> **Excerpt**:
_____

Microservices Architecture Assignment: Application Of MSA On Netflix
This proposal prepared within this microservices architecture assignment should be approximately 1500 words (+/- 10%) excluding cover page, references and appendix. This proposal must be typed and clearly set out (presented professionally). You need to pay special attention to principles and key concepts of Microservices Architecture (MSA), service design and DevOps. The purpose of this assessment is to give you an opportunity to contextualise and convey to learning facilitator relevant knowledge based on “real-world” application. Particularly, the aim of this assessment is to enhance your employability skills through providing hands-on education and opportunities to practice real life experience. As a result, this assessment item is developed not only to evaluate your understanding of MSA application, but also to assist you practicing and improving your research skills.
MSA have been getting more and more popular over the last year, and several organisations are migrating monolithic applications to MSA. A MSA consists of a collection of small, autonomous services that each service is a separate codebase, which can be managed by a small development team. A team can update an existing service without rebuilding and redeploying the entire application. Services are responsible for persisting their own data or external state. This differs from the traditional model, where a separate data layer handles data persistence.

_____

> **Dataset content**:
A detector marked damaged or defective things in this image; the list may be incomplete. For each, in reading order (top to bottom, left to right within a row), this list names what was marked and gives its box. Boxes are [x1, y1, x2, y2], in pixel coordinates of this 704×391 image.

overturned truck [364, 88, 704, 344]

_____

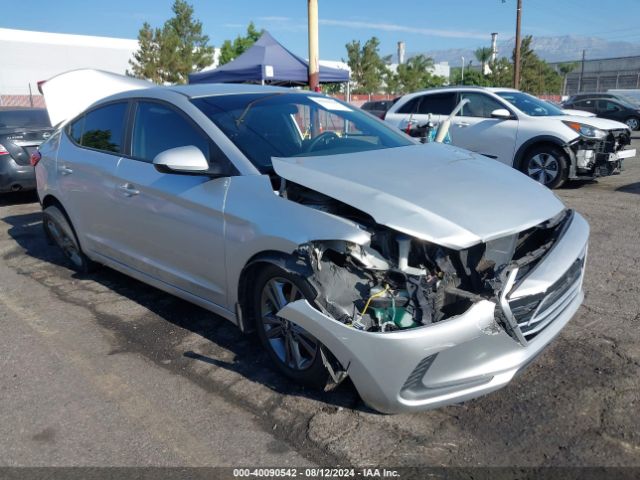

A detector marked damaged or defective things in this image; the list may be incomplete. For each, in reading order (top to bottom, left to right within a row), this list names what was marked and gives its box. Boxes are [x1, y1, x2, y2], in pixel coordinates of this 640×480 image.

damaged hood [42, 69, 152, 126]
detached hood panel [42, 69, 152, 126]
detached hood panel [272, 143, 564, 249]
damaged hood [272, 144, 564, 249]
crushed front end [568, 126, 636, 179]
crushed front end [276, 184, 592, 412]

_____

> **Instruction**:
Can you pick up the text on microservices architecture after its final sentence and carry it forward? The rows have no connection to the text on microservices architecture.

> **Exercise response**:
More recently, with the development of cloud computing, new ways of software development have evolved with MSA recognised as a cloud-native software development approach. As a professional, your role will require that you understand the principles of software development, especially in the field of cloud-based platforms, which are rapidly becoming the preferred hosting solution for many organisations. Having a working understanding of these concepts will enable you to fulfil many roles and functions, and be informed as to what factors influence decision making when software development architecture has been selected. Whilst you may not be a developer, it will enable you to have meaningful conversations about the principles of MSA and why certain decisions may be made in a certain way. This will support you to manage the bridge between IT and the business.
You are expected to address the following steps to fulfil this assessment task:
1. From the list below, select an organisation that you are familiar with and / or have enough data and information. Here are list of organisations using microservices:
o Comcast Cable
o Sound Cloud
2. Discuss how MSA has transformed or revolutionised the operations of the organisation. Identify and analyse at least three business or organisational reasons for justifying your discussion.
3. Develop a business proposal to introduce the selected organisation, justify why you choose it and why microroservices is the best architecture in the selected organisation.
Herein microservices architecture assignment, a vivid discussion on Microservices Architecture (MSA) will be conducted and how it has changed the business scenario for organisations like Netflix. MSA is the organisational and architectural approach to develop software that is composed of small independent components for communication of the well-specified APIs(Ghofrani & Lübke, 2018). The essence of MSA lies in effective application, enabling innovation, and continuously updating the features and characteristicsof the time-to-market elements. This business proposal will show how MSA has enabled Netflix to command the market and deliver an effective service in the targeted market segment.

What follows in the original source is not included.